Although sophisticated models and various predictors have been used for building seasonal forecasting models for the Yangtze River Valley, the effort to understand the roles of some key predictors based on traditional statistical methods is still quite useful, as this will lead to prediction with better interpretability. In this study, we focus on the predictive capacity of the West Pacific Subtropical High Index (WPSHI) for summer rainfall and streamflow over the Yangtze River Valley. WPSHI can be well forecasted by CFSv2, which makes WPSHI useful as a bridge for generating forecasts of rainfall and streamflow based on postprocessing of outputs of dynamical prediction systems. Thus, exploring the synchronous relationship between WPSHI and rainfall (streamflow) is beneficial to making skillful seasonal predictions.
We have demonstrated that there is a nonlinear response of summer rainfall over the Yangtze River Valley to the WPSHI, and rainfall is more sensitive to WPSHI when the value of WPSHI is higher. Because of this feature, WPSHI only shows higher skills for forecasting the exceedance probability of rainfall corresponding to larger thresholds. Similarly, for streamflow, WPSHI only enhances the skill for higher thresholds relative to the persistence forecast (i.e., the model with antecedent streamflow as the predictor). The above result means that WPSHI is only a good indicator for identifying extreme flood summers of the Yangtze River Valley. These findings allow us to select a new strategy for making long-term hydrological forecasts, i.e., to find a proper definition of the positive event based on selecting a proper threshold with higher predictability. We found that previous studies have not adequately explored exceedance probability forecasting, such as Piechota et al. [36], and this study provides a new perspective to treat probability forecasting.
With the same framework, two post-processing approaches, which have been applied in the field of weather forecasting, are also explored.
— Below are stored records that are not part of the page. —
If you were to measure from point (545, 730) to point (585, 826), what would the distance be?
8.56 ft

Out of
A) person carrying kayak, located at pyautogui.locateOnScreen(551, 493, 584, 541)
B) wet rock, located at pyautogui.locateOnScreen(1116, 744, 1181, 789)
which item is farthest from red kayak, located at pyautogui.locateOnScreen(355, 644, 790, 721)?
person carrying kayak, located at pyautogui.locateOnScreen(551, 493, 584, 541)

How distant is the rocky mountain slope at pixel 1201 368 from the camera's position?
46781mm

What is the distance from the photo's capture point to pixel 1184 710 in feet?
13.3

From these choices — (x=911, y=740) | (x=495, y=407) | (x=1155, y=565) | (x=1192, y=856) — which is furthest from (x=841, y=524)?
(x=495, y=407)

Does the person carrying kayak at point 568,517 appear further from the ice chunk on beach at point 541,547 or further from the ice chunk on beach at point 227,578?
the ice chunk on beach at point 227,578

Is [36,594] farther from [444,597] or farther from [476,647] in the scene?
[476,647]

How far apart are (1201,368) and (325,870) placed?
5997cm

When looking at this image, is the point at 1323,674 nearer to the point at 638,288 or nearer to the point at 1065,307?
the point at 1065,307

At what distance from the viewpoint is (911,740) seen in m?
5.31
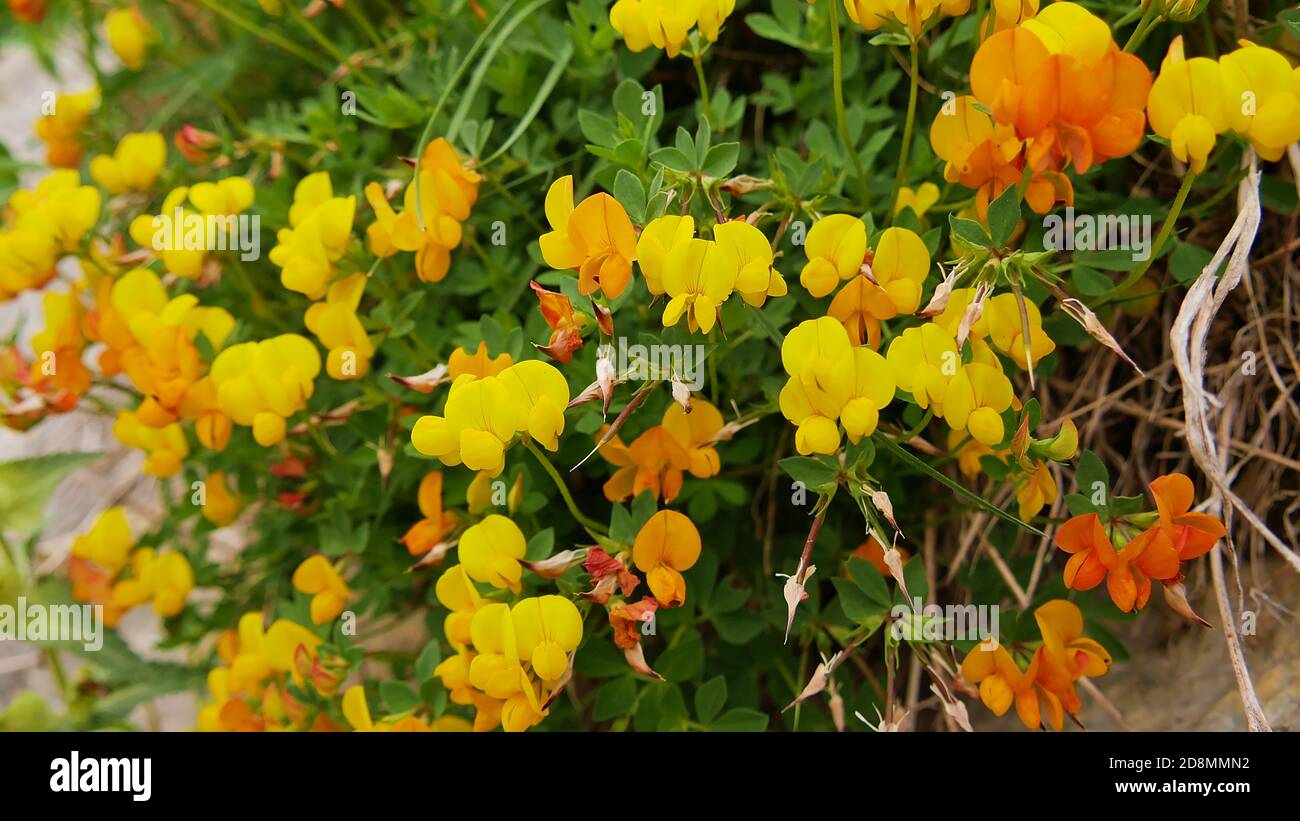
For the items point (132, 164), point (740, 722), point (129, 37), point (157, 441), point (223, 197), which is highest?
point (129, 37)

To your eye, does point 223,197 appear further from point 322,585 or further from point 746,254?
point 746,254

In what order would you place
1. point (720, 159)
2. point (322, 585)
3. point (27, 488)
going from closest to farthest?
point (720, 159)
point (322, 585)
point (27, 488)

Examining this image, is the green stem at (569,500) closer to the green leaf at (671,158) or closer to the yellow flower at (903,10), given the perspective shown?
the green leaf at (671,158)

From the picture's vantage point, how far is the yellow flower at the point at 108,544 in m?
1.31

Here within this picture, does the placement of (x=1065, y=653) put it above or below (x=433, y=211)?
below

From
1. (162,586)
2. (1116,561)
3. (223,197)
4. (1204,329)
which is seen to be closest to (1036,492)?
(1116,561)

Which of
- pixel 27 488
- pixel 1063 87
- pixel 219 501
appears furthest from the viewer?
pixel 27 488

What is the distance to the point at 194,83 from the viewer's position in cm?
148

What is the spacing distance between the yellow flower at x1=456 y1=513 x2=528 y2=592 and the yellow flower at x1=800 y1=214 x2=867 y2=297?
0.33m

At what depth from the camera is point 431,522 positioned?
1009 millimetres

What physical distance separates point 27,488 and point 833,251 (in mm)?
1124

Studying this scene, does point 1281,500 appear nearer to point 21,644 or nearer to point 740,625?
point 740,625
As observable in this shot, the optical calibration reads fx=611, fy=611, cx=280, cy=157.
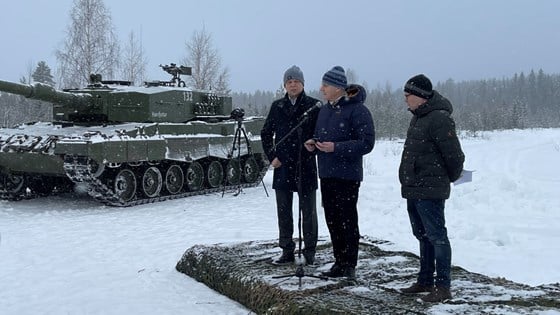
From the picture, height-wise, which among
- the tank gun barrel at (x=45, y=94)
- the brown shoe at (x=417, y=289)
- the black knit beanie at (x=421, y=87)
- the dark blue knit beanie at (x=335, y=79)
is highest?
the tank gun barrel at (x=45, y=94)

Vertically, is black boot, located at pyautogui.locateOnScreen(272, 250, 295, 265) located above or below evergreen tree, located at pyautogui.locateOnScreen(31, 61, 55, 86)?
below

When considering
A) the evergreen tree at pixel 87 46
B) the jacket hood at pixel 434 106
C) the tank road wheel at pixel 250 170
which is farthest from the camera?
the evergreen tree at pixel 87 46

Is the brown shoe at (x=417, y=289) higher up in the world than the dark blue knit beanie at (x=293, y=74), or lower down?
lower down

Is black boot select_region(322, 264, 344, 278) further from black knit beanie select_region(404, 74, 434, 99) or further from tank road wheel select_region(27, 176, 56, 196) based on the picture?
tank road wheel select_region(27, 176, 56, 196)

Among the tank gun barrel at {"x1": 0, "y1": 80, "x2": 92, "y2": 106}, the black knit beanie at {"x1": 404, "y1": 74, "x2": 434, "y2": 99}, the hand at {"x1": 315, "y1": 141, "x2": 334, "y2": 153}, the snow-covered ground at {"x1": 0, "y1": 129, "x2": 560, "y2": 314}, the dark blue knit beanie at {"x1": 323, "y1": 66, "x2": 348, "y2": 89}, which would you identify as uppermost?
the tank gun barrel at {"x1": 0, "y1": 80, "x2": 92, "y2": 106}

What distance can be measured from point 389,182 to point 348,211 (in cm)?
1048

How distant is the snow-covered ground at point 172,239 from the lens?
501 cm

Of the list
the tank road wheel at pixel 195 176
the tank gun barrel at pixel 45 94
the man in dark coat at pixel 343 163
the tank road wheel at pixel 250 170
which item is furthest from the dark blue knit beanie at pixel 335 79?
the tank road wheel at pixel 250 170

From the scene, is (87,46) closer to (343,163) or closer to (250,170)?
(250,170)

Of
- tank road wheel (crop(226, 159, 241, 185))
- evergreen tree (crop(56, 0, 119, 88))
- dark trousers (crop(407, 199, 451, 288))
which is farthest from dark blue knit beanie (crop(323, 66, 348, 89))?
evergreen tree (crop(56, 0, 119, 88))

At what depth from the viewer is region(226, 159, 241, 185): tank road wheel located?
1420 cm

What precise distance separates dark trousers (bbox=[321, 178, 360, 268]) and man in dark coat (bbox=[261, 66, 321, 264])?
1.60 feet

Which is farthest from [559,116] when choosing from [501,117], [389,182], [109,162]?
[109,162]

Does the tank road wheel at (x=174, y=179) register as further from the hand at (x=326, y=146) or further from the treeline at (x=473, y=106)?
the treeline at (x=473, y=106)
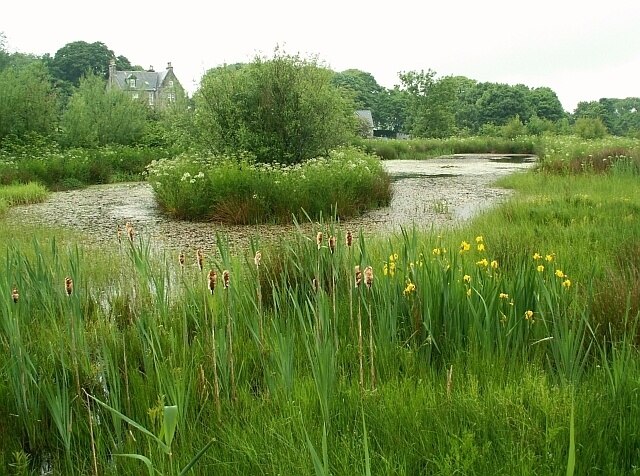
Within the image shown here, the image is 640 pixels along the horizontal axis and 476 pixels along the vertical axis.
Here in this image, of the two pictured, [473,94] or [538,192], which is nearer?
[538,192]

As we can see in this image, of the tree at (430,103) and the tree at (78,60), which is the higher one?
the tree at (78,60)

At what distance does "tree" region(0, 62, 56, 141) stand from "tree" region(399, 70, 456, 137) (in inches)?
1100

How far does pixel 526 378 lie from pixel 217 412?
0.96 m

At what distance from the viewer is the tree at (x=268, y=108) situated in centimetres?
1079

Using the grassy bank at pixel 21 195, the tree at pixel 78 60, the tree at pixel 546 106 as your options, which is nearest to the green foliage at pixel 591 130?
the grassy bank at pixel 21 195

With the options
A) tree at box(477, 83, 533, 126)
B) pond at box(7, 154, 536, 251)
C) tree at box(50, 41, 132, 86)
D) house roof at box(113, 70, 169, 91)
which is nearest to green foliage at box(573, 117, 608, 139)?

We have shown that the RAN approach has a better performance than MOS. As discussed in the work of Marzban et al. [30], the main advantage of the RAN approach is that more samples can be used to training the model of step 2 as shown in Figure 6, as step 2 is independent from the dynamical model, thus the number of samples is not limited by the hindcasts available. Although many forecasting models based on downscaling technology have been explored [4,37], little effort has been applied for comparison between different postprocessing approaches. For example, for making forecasts for North China summer rainfall, Guo et al. [4] built a downscaling model based on reanalysis data, and then substituted CFSv2 forecasting values (bias-removed) to make real forecasts. In fact, this is the perfect prog (PP) approach. It is possible that the skill could be enhanced when the circulation variables are not just removed of bias but reforecasted, as what the RAN approach does. More comparisons are still needed in future studies.
This study provides a framework for generating probability forecasting for rainfall and streamflow of the Yangtze River Valley, then represents a contribution for the development of an early warning system (EWS) [38] for the study area. We have shown that the forecast can be skillful for larger thresholds of rainfall even from February. For converting probability forecasts to binary forecasts, tools such as the ROC curve are useful for making the trade-off between the benefit of hit and the cost of a false alarm, which is beyond the topic of this paper.

7. Conclusions

In this study, we built forecasting models for summer rainfall and streamflow over the Yangtze River Valley based on the knowledge of the western Pacific subtropical high (WPSH). Several conclusions can be listed here:
  • The rainfall over the Yangtze River Valley is more sensitive to the variability of WPSHI when WPSHI is high, while when WPSHI is less than 0.5, the rainfall shows low sensitivity. Furthermore, the middle and lower reaches of Yangtze River Valley show higher sensitivity to the variability of WPSHI than other regions. This characteristic leads to higher forecasting skill of exceedance probability forecasts corresponding to larger thresholds of rainfall.
  • The analysis of predictability of summer streamflow of the Yangtze River Valley shows that WPSHI can only enhance the forecasting skill for binary classification corresponding to larger thresholds of streamflow.
  • A comparison between two postprocessing approaches shows that the RAN approach shows a higher skill than model output statistics (MOS), as RAN can utilize more samples than MOS.
  • When building a long-term forecasting model for generating exceedance probability forecasts, one should notice the effect of the threshold, and find a proper threshold with a higher skill.

Author Contributions

Conceptualization, R.H., Y.C. and G.L.; formal analysis, R.H.; methodology, R.H., Y.C. and W.W.; software, R.H.; validation, Q.H., W.W. and G.L.; writing—original draft, R.H.; writing—review & editing, Y.C. and Q.H. All authors have read and agreed to the published version of the manuscript.

Funding

This research is supported by the National Key Research and Development Program of China (2018YFC1508200, 20175018612), and the National Natural Science Foundation of China (51709075, 41701015).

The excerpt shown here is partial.